Quelques lambeaux de vie
On était en novembre, je
crois ou peut-être octobre. En tout cas, la journée était morne et
grise. Ou sur le point de l'être parce qu'il était encore tôt.
Comme tous les matins, à Berri, une meute de gens se pressaient dans
toutes les directions. On sentait bien que l'été était terminé
parce que les corridors d'accès à la station s'étaient remplis des
itinérants qui les hantent durant les jours froids. Ces visages que
l'on croise quotidiennement, ou presque durant 6 mois sur 12, quand
il ne fait pas trop bon traîner dans l'air vif de la ville, sans
toit sur la tête.
Près de l'entrée de la
rue Maisonneuve, sous la Place Dupuis, il y avait ce couple qui se
serrait sous une couverture avec deux chiens. Malgré la bise, ils
étaient dehors parce que, me semblait-il, les chiens ne sont pas
admis à l'intérieur, malgré le fait qu'avec les rénovations qui
prennent toute la place depuis quelques mois, on pourrait se croire
dans un immeuble désaffecté lorsqu'on y met les pieds.
Lui, il avait l'air
d'avoir la fin vingtaine, mais son visage émacié laissait
clairement voir que la vie l'avait usé à la corde. Il avait les
mains tatouées et des croûtes au visage. Ses cheveux étaient
crasseux et à l'odeur, il était évident qu'il y avait longtemps
qu'il n'avait pas eu l'occasion de se laver, à moins qu'il ne fut
tout bonnement fâché avec le concept de propreté, je ne pouvais le
deviner.
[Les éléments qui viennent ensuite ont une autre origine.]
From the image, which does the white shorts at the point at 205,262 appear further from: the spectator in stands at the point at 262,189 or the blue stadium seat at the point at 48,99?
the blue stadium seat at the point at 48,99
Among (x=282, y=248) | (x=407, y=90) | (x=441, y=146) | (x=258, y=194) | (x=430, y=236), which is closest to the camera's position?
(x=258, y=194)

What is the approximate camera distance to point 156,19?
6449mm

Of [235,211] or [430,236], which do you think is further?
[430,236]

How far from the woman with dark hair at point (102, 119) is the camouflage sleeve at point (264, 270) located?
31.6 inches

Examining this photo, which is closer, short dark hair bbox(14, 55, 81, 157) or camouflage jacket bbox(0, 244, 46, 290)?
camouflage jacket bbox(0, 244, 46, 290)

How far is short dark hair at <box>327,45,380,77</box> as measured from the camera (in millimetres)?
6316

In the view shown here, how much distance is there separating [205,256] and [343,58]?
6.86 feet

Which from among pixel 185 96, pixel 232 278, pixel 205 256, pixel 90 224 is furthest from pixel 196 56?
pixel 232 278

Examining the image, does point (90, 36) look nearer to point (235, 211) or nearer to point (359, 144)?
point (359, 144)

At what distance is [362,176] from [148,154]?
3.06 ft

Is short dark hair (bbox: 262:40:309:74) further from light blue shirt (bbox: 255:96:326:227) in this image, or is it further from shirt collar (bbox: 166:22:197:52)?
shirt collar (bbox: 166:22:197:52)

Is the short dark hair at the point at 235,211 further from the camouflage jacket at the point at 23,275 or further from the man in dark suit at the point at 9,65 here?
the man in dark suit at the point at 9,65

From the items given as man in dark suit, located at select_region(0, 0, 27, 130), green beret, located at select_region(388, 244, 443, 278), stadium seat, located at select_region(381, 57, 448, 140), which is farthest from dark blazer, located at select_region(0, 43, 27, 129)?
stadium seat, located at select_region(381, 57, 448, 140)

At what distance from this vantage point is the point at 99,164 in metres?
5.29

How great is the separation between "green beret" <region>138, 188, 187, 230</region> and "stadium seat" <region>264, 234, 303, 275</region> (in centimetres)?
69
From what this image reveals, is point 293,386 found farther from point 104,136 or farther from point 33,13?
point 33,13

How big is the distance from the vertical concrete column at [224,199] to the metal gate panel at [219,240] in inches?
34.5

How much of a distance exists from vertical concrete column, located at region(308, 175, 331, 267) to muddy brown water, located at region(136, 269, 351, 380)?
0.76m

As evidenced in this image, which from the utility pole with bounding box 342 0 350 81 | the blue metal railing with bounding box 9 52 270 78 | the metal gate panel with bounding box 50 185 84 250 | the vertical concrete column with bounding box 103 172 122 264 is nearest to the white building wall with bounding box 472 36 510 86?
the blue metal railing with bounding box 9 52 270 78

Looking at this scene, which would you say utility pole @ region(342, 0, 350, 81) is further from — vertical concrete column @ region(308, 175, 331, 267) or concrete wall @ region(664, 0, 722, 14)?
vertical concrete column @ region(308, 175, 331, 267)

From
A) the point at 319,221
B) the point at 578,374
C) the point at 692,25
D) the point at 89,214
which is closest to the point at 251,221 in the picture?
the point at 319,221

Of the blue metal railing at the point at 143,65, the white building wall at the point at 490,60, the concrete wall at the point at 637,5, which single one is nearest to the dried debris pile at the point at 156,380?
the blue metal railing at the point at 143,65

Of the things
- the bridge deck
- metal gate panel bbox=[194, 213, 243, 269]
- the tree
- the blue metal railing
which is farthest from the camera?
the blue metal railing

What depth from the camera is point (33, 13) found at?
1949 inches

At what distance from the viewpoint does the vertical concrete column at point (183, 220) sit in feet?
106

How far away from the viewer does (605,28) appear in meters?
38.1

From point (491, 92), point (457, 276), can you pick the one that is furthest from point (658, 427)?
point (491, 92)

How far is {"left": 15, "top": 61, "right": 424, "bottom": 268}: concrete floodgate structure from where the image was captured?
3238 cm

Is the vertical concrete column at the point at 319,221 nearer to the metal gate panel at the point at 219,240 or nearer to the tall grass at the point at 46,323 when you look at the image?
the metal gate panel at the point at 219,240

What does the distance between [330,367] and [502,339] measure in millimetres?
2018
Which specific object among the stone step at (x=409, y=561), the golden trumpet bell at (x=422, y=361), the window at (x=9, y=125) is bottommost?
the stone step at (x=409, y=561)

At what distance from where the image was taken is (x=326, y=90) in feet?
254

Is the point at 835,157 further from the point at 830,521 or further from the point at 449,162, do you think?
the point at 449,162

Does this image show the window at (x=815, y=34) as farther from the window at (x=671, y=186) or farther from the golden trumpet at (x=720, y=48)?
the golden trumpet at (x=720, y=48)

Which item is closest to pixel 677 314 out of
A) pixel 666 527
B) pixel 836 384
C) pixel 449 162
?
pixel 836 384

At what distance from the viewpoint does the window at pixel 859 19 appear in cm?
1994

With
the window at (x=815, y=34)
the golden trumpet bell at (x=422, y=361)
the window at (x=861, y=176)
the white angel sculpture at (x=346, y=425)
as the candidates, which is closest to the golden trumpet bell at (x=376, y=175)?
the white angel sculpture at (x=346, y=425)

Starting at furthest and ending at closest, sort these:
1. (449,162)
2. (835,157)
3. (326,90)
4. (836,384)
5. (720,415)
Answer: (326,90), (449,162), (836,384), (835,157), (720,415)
Pourtant, les chiens qui apparaissaient appartenir au jeune
homme, eux avaient l'air en pleine santé, bien nourris et aussi
propres que faire se peut pour un duo qui habite les rues.
Elle, qui ne devait pas
encore avoir vingt ans, portait un anorak de bonne qualité, ses
cheveux blonds étaient longs et lustrés. La facture de son foulard
et de ses mitaines l'était tout autant. Elle avait les joues rosies
par la température ambiante. En somme, elle détonnait
considérablement dans le portrait. Je ne me rappelle plus trop ce
que j'attendais avant d'entrer dans le métro, quelqu'un sans doute,
toujours est-il que je suis restée plantée près d'eux pendant une
dizaine de minutes.
À cette proximité, il
m'était impossible de ne pas entendre ce qui se racontait à mes
côtés. En fait, je ne comprenais pas trop ce qu'il racontait dans
un étrange mélange d'anglais et de français (l'anglais étant
audiblement sa langue d'usage courante), sinon qu'il donnait
l'impression d'essayer de pousser la jeune fille hors de sa vie. Il
lui répétait quasi inlassablement « Pars, Geneviève, go
away ».
Je
les ai oubliés sitôt la porte passée. Un moment donné, je dois
murer mon cœur contre toute cette douleur humaine qui m'entoure, je
n'ai pas le choix si je veux survivre dans cette faune bigarrée qui
est la mienne.
Mais
la semaine dernière, dans les corridors de la station, j'ai reconnu
l'anorak et le foulard de la fille. Ça m'a pris un moment avant de
la resituer dans mes souvenir parce qu'elle avait vieilli de dix ans
en six mois. C'était à son tour d'avoir les yeux hagards, le visage
émacié et la peau croûtée. Ses mains étaient tordues comme
celles d'une vieille femmes de plus de quatre-vingt ans. Elle était
seule, sans le gars et sans les chiens.
Toute
seule avec sa dépendance et les lambeaux de sa vie.